# Material supplied
=== Section Start ===

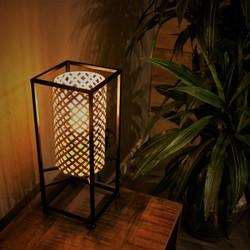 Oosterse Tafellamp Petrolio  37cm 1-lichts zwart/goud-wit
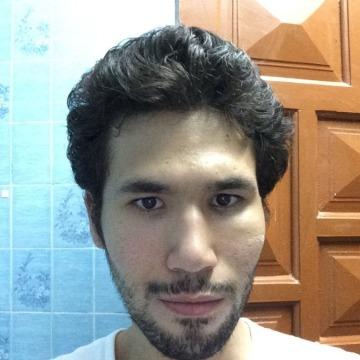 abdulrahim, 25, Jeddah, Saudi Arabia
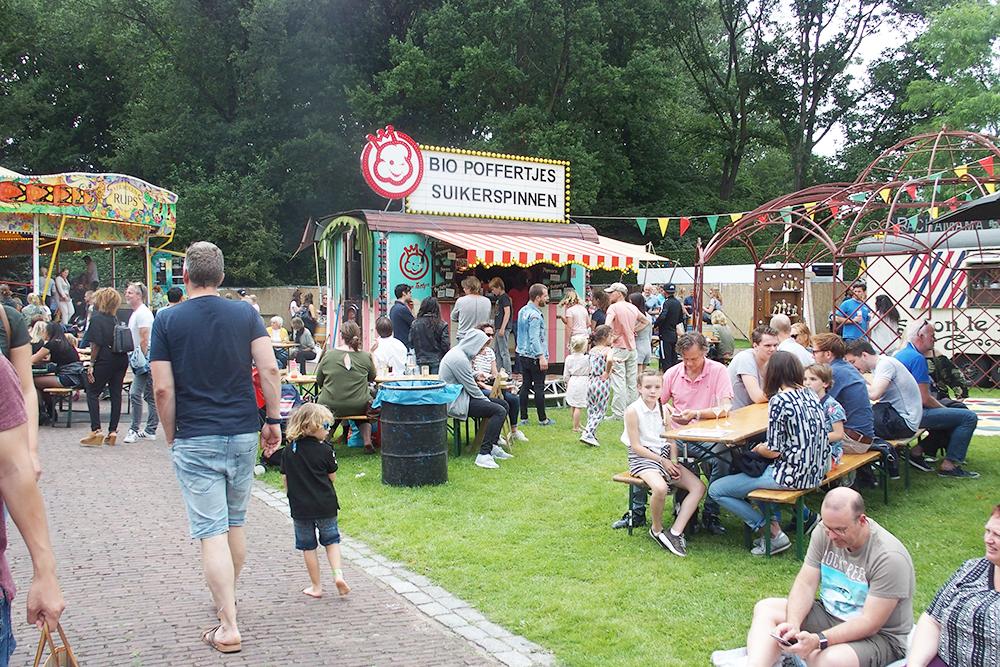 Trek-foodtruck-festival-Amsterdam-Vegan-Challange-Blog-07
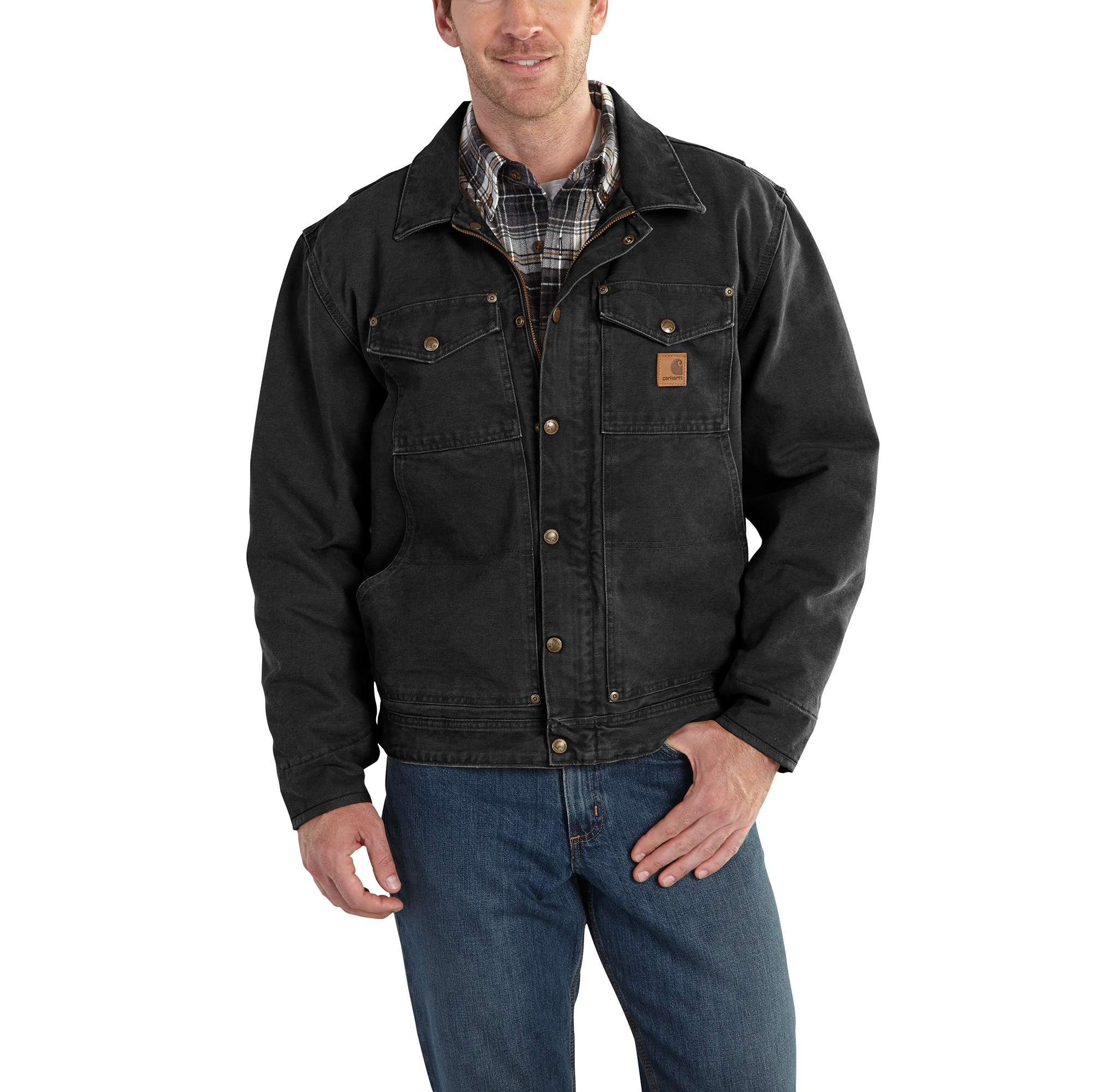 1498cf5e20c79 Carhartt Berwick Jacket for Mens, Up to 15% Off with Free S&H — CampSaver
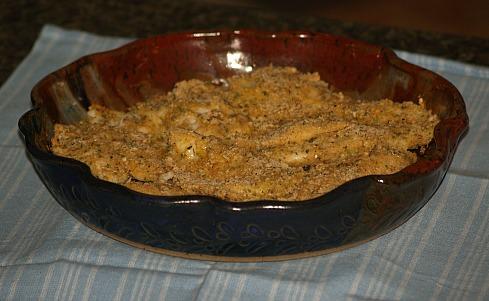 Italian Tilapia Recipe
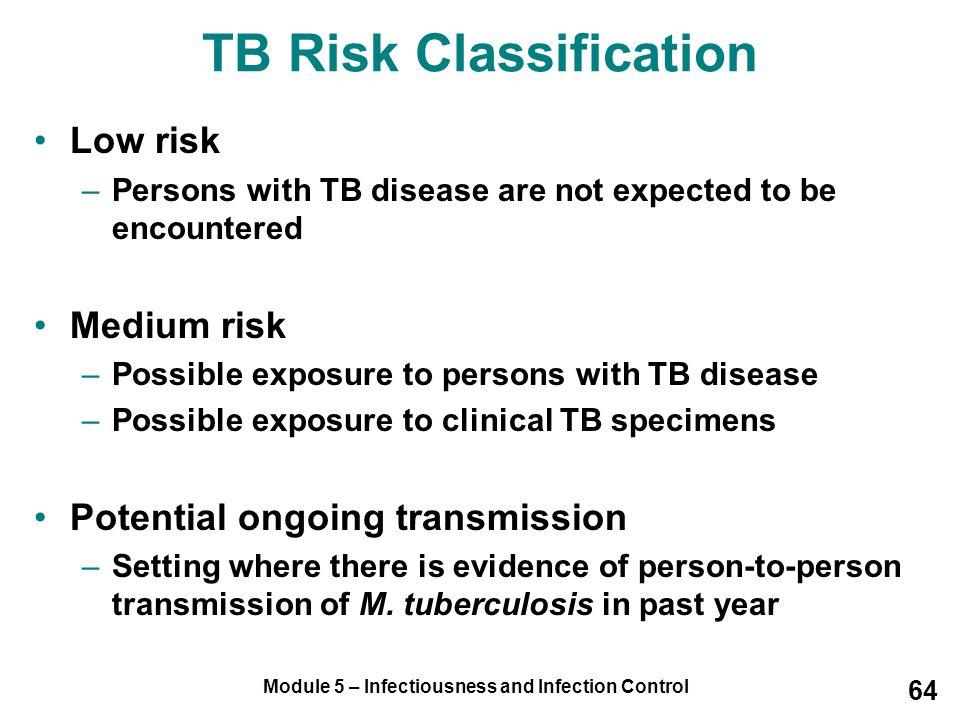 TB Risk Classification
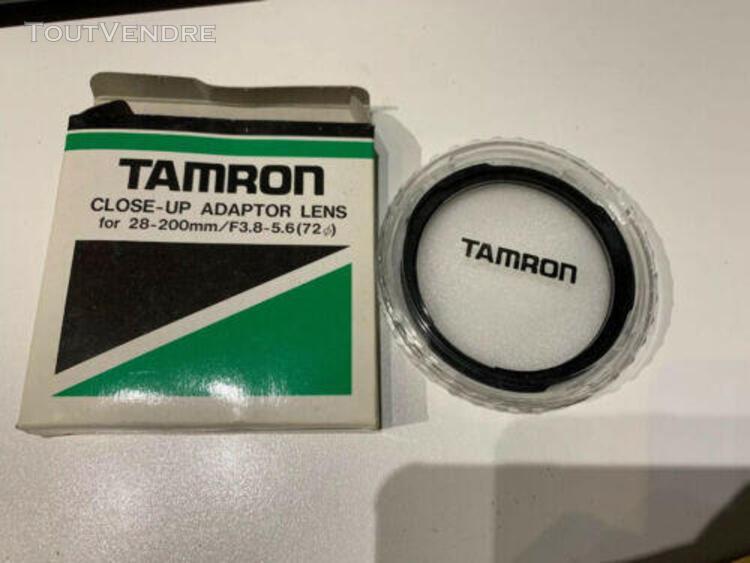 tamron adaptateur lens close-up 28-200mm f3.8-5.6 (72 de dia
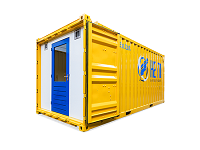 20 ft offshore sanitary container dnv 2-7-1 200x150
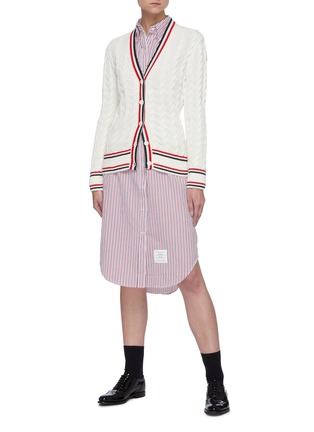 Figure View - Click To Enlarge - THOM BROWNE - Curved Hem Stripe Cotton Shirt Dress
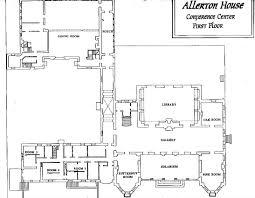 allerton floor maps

=== Section End ===

# What the exercise asks
Could you please repeat the entries above exactly, with every picture left out?

# Output for this task
 Oosterse Tafellamp Petrolio  37cm 1-lichts zwart/goud-wit
 abdulrahim, 25, Jeddah, Saudi Arabia
 Trek-foodtruck-festival-Amsterdam-Vegan-Challange-Blog-07
 1498cf5e20c79 Carhartt Berwick Jacket for Mens, Up to 15% Off with Free S&H — CampSaver
 Italian Tilapia Recipe
 TB Risk Classification
 tamron adaptateur lens close-up 28-200mm f3.8-5.6 (72 de dia
 20 ft offshore sanitary container dnv 2-7-1 200x150
 Figure View - Click To Enlarge - THOM BROWNE - Curved Hem Stripe Cotton Shirt Dress
 allerton floor maps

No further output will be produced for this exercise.